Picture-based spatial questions

'''

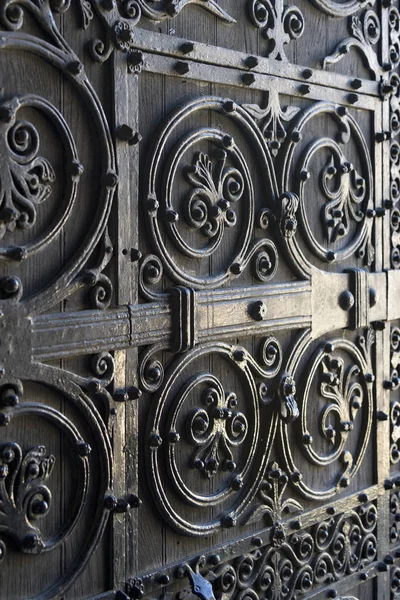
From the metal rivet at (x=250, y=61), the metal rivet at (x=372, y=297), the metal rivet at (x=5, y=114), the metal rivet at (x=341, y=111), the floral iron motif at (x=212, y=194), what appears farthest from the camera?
the metal rivet at (x=372, y=297)

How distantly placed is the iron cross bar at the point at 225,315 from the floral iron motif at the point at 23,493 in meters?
0.15

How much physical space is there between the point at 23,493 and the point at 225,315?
0.54 m

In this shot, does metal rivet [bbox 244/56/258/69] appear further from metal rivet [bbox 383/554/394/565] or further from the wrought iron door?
metal rivet [bbox 383/554/394/565]

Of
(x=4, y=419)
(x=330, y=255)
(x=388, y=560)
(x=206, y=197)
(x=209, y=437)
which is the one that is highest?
(x=206, y=197)

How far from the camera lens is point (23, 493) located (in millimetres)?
1328

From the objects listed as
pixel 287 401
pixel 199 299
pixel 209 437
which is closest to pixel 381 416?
pixel 287 401

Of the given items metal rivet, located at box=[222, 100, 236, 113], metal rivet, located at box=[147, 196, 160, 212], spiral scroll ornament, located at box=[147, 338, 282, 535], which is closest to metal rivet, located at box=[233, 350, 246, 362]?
spiral scroll ornament, located at box=[147, 338, 282, 535]

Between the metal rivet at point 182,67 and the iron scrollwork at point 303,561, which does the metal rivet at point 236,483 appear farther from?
the metal rivet at point 182,67

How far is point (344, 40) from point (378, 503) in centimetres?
111

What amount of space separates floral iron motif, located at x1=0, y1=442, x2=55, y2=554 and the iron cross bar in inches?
6.0

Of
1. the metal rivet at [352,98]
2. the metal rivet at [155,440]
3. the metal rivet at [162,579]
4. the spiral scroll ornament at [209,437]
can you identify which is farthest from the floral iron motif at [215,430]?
the metal rivet at [352,98]

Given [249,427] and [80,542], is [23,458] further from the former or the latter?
[249,427]

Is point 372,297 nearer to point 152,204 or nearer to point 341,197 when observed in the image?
point 341,197

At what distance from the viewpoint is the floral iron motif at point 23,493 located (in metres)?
1.30
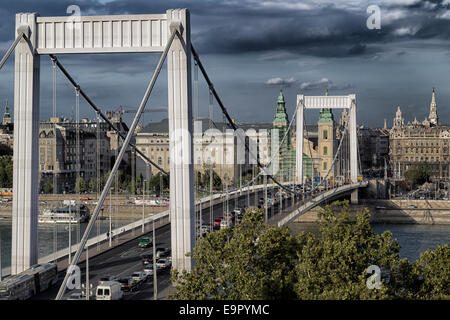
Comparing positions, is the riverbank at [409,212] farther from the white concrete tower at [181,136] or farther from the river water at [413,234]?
A: the white concrete tower at [181,136]

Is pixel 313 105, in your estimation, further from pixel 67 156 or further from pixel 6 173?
pixel 6 173

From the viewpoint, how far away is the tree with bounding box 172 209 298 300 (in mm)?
7680

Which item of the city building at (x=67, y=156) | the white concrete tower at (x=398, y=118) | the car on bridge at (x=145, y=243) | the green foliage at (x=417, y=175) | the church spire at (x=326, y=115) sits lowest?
the car on bridge at (x=145, y=243)

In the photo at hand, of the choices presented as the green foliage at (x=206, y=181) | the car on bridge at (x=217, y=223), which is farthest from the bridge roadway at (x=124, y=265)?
the green foliage at (x=206, y=181)

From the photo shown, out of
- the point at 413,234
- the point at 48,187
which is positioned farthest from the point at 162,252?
Answer: the point at 48,187

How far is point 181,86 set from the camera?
8.41 m

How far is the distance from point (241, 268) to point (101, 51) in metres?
2.90

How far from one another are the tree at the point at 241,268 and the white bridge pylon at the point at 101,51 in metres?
0.35

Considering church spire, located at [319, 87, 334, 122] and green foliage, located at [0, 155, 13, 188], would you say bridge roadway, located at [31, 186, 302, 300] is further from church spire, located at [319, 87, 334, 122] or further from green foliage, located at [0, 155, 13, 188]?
church spire, located at [319, 87, 334, 122]

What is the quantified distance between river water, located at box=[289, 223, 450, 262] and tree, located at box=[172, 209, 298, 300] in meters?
11.8

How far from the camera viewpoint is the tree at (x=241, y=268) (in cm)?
768

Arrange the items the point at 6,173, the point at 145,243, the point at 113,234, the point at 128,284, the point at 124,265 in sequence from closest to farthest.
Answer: the point at 128,284 < the point at 124,265 < the point at 145,243 < the point at 113,234 < the point at 6,173

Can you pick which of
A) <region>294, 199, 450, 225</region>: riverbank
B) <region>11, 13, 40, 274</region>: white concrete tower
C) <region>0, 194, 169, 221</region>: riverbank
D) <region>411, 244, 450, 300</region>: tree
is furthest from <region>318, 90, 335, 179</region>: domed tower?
<region>11, 13, 40, 274</region>: white concrete tower

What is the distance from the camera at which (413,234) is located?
3028 centimetres
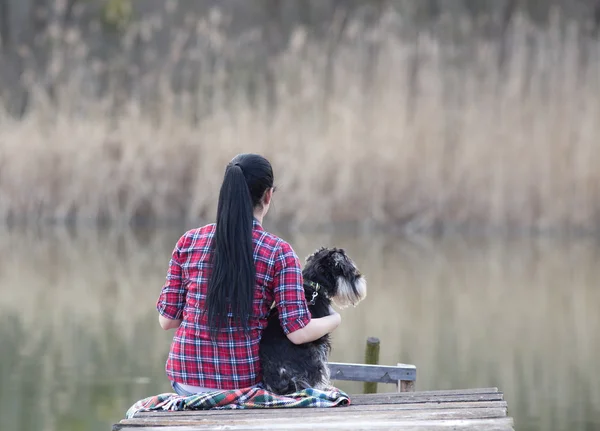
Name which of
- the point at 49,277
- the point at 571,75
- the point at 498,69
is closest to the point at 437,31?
the point at 498,69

'''

DO THIS =
Transcribe every line of the records above word for word, omitting the pictures.

OUTPUT OF THE EXERCISE =
From the metal rivet at (x=250, y=61), the metal rivet at (x=372, y=297), the metal rivet at (x=5, y=114), the metal rivet at (x=341, y=111), the floral iron motif at (x=212, y=194), what appears farthest from the camera?
the metal rivet at (x=372, y=297)

How distantly placed is the iron cross bar at the point at 225,315 from the floral iron motif at the point at 23,493 in meters?
0.15

How much physical space is there between the point at 23,493 and the point at 225,315?
0.54 m

In this shot, does metal rivet [bbox 244/56/258/69] appear further from metal rivet [bbox 383/554/394/565] or further from the wrought iron door?
metal rivet [bbox 383/554/394/565]

Of
(x=4, y=419)
(x=330, y=255)
(x=388, y=560)
(x=206, y=197)
(x=209, y=437)
which is the one that is highest?
(x=206, y=197)

How far from the camera lens is point (23, 493) located (in millimetres)?
1328

From the objects listed as
pixel 287 401
pixel 199 299
pixel 209 437
which is closest to pixel 381 416?
pixel 287 401

Of the given items metal rivet, located at box=[222, 100, 236, 113], metal rivet, located at box=[147, 196, 160, 212], spiral scroll ornament, located at box=[147, 338, 282, 535], which is closest to metal rivet, located at box=[233, 350, 246, 362]?
spiral scroll ornament, located at box=[147, 338, 282, 535]

Between the metal rivet at point 182,67 and the iron scrollwork at point 303,561, which does the metal rivet at point 236,483 appear farther from?
the metal rivet at point 182,67

How far is point (344, 40) from point (378, 503) in centimetres?
111

What amount of space separates floral iron motif, located at x1=0, y1=442, x2=55, y2=554 and the iron cross bar in inches?
6.0

Of
1. the metal rivet at [352,98]
2. the metal rivet at [155,440]
3. the metal rivet at [162,579]
4. the spiral scroll ornament at [209,437]
can you identify which is farthest from the floral iron motif at [215,430]?
the metal rivet at [352,98]

Given [249,427] and [80,542], is [23,458] further from the former or the latter?
[249,427]

Is point 372,297 nearer to point 152,204 or nearer to point 341,197 when observed in the image?
point 341,197

At what distance from the viewpoint is the floral iron motif at point 23,493 located (in metres)?
1.30
Comparing positions, is the riverbank at [409,212] farther from the white concrete tower at [181,136] or farther from the river water at [413,234]?
A: the white concrete tower at [181,136]

Is pixel 313 105, in your estimation, further from pixel 67 156 or further from pixel 6 173?
pixel 6 173

From the viewpoint, how far away is the tree with bounding box 172 209 298 300 (in mm)?
7680

Which item of the city building at (x=67, y=156) | the white concrete tower at (x=398, y=118) | the car on bridge at (x=145, y=243) | the green foliage at (x=417, y=175) | the church spire at (x=326, y=115) sits lowest?
the car on bridge at (x=145, y=243)

In the photo at hand, of the choices presented as the green foliage at (x=206, y=181) | the car on bridge at (x=217, y=223), which is farthest from the bridge roadway at (x=124, y=265)?
the green foliage at (x=206, y=181)

From the photo shown, out of
- the point at 413,234
- the point at 48,187
which is positioned farthest from the point at 162,252?
Answer: the point at 48,187

How far is point 181,86 set from the camera?
8.41 m

How far is the distance from point (241, 268) to point (101, 51) in metres?
2.90

How far from one another are the tree at the point at 241,268 and the white bridge pylon at the point at 101,51 in metres?
0.35

Considering church spire, located at [319, 87, 334, 122] and green foliage, located at [0, 155, 13, 188], would you say bridge roadway, located at [31, 186, 302, 300] is further from church spire, located at [319, 87, 334, 122] or further from green foliage, located at [0, 155, 13, 188]?
church spire, located at [319, 87, 334, 122]

What is the quantified distance between river water, located at box=[289, 223, 450, 262] and tree, located at box=[172, 209, 298, 300] in meters?
11.8

How far from the camera viewpoint is the tree at (x=241, y=268) (in cm)?
768

Arrange the items the point at 6,173, the point at 145,243, the point at 113,234, the point at 128,284, the point at 124,265 in sequence from closest to farthest.
Answer: the point at 128,284 < the point at 124,265 < the point at 145,243 < the point at 113,234 < the point at 6,173

Can you pick which of
A) <region>294, 199, 450, 225</region>: riverbank
B) <region>11, 13, 40, 274</region>: white concrete tower
C) <region>0, 194, 169, 221</region>: riverbank
D) <region>411, 244, 450, 300</region>: tree
is furthest from <region>318, 90, 335, 179</region>: domed tower?
<region>11, 13, 40, 274</region>: white concrete tower

What is the distance from the camera at which (413,234) is located?
3028 centimetres
Name which of
- the point at 49,277
- the point at 571,75
- the point at 498,69
is closest to the point at 437,31?
the point at 498,69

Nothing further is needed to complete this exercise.